Output the line with "A: Giraffe (Giraffa camelopardalis)." and every line below it until the listing ends, exactly as written and with nothing added.

Segment Start: DATA FOR REVIEW

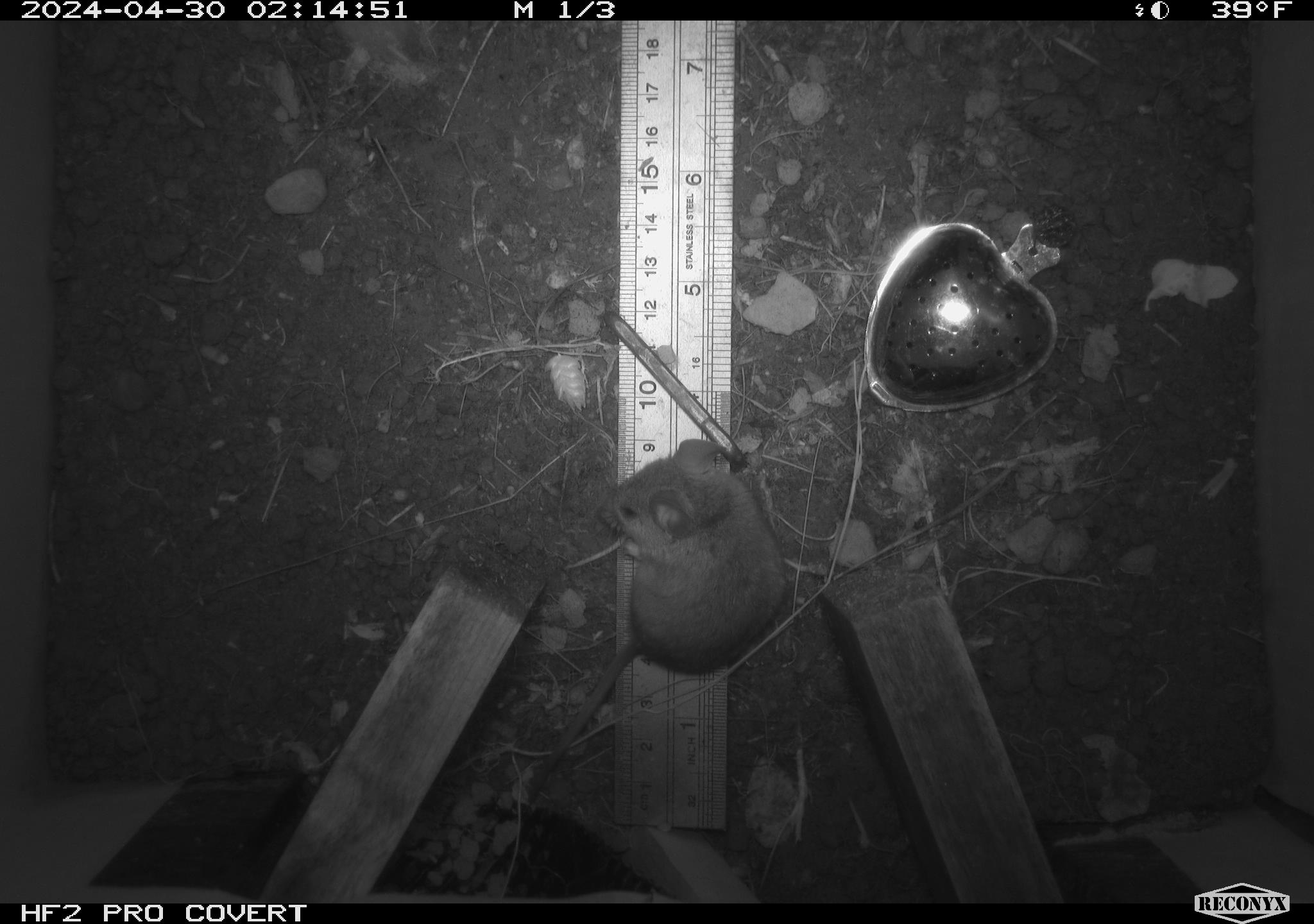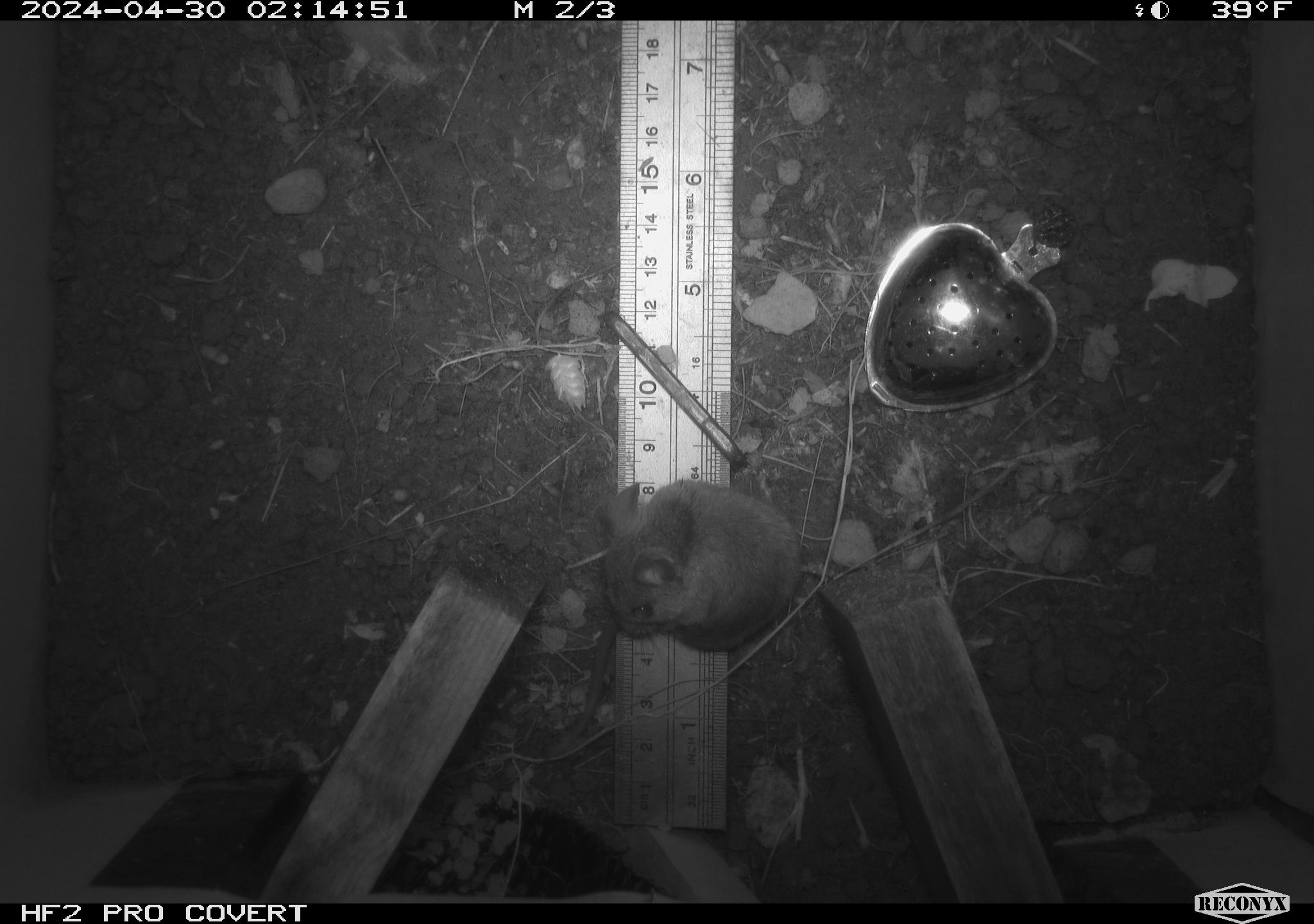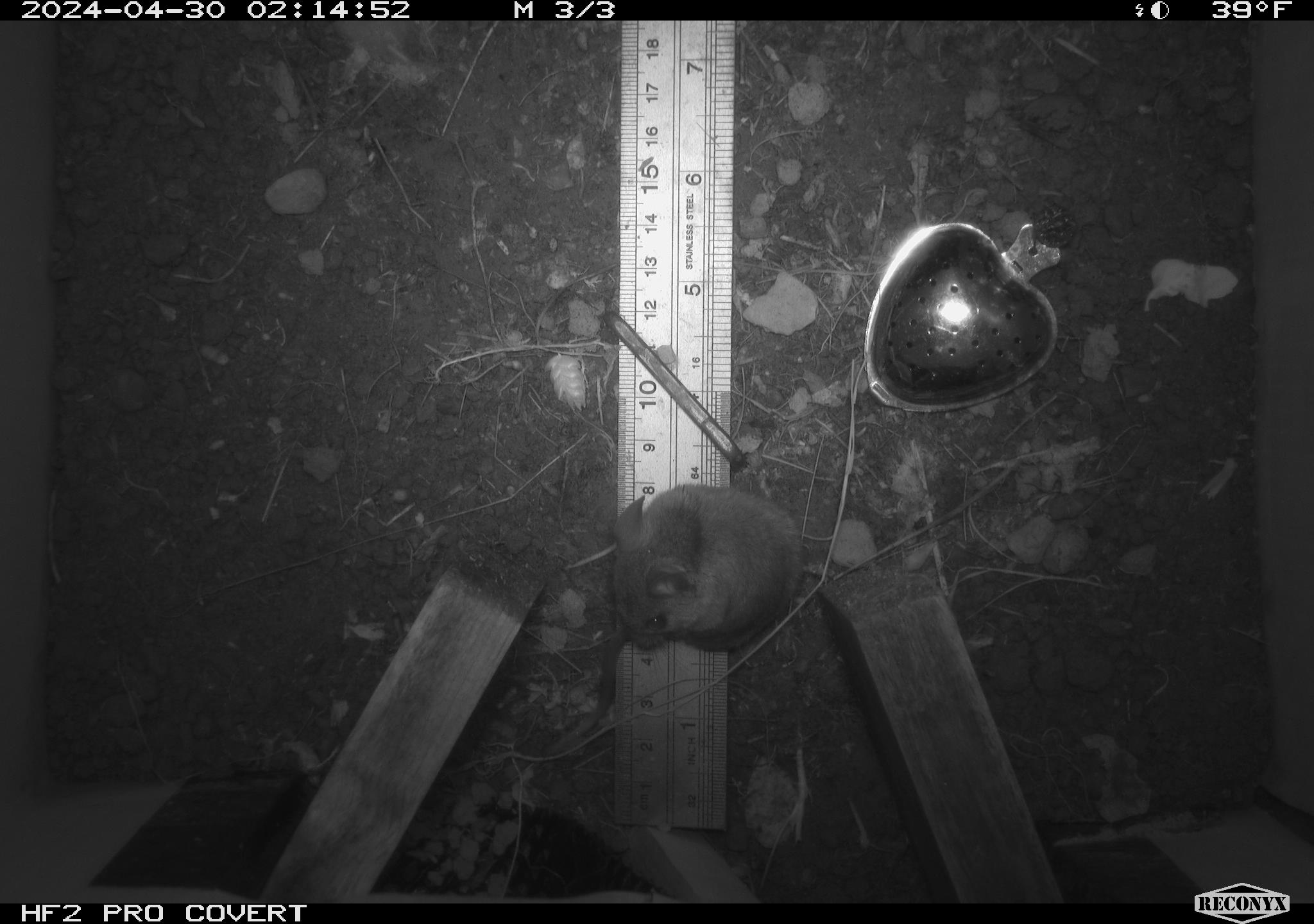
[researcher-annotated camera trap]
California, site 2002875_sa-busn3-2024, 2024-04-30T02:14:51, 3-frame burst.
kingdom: Animalia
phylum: Chordata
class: Mammalia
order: Rodentia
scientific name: Rodentia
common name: mouse species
Mouse species (Rodentia).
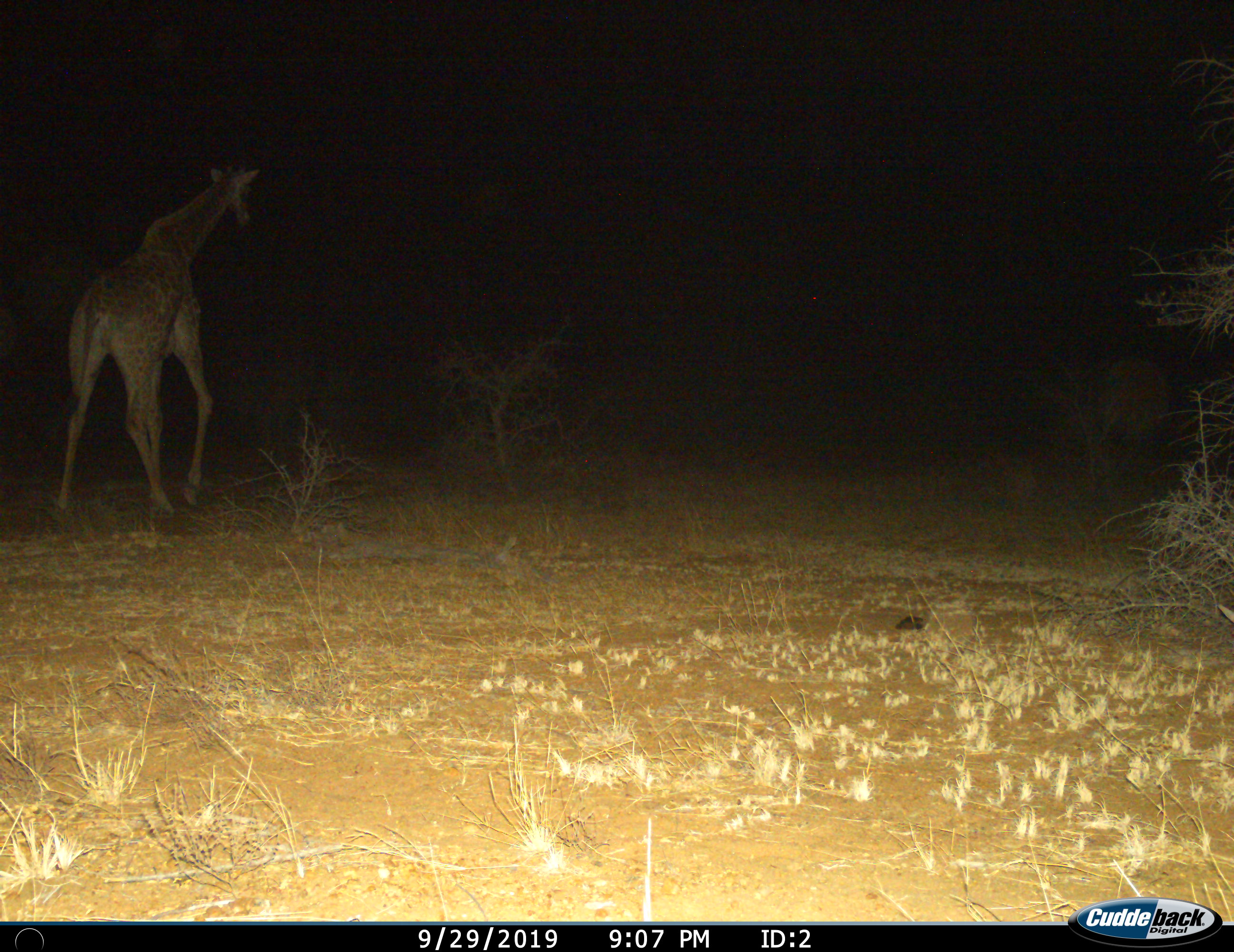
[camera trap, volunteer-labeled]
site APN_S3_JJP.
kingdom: Animalia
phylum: Chordata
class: Mammalia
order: Artiodactyla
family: Giraffidae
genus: Giraffa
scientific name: Giraffa camelopardalis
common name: giraffe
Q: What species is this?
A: Giraffe (Giraffa camelopardalis).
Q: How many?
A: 1.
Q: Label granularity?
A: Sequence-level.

Segment End: DATA FOR REVIEW

OUTPUT OF THE EXERCISE:
A: Giraffe (Giraffa camelopardalis).
Q: How many?
A: 1.
Q: Label granularity?
A: Sequence-level.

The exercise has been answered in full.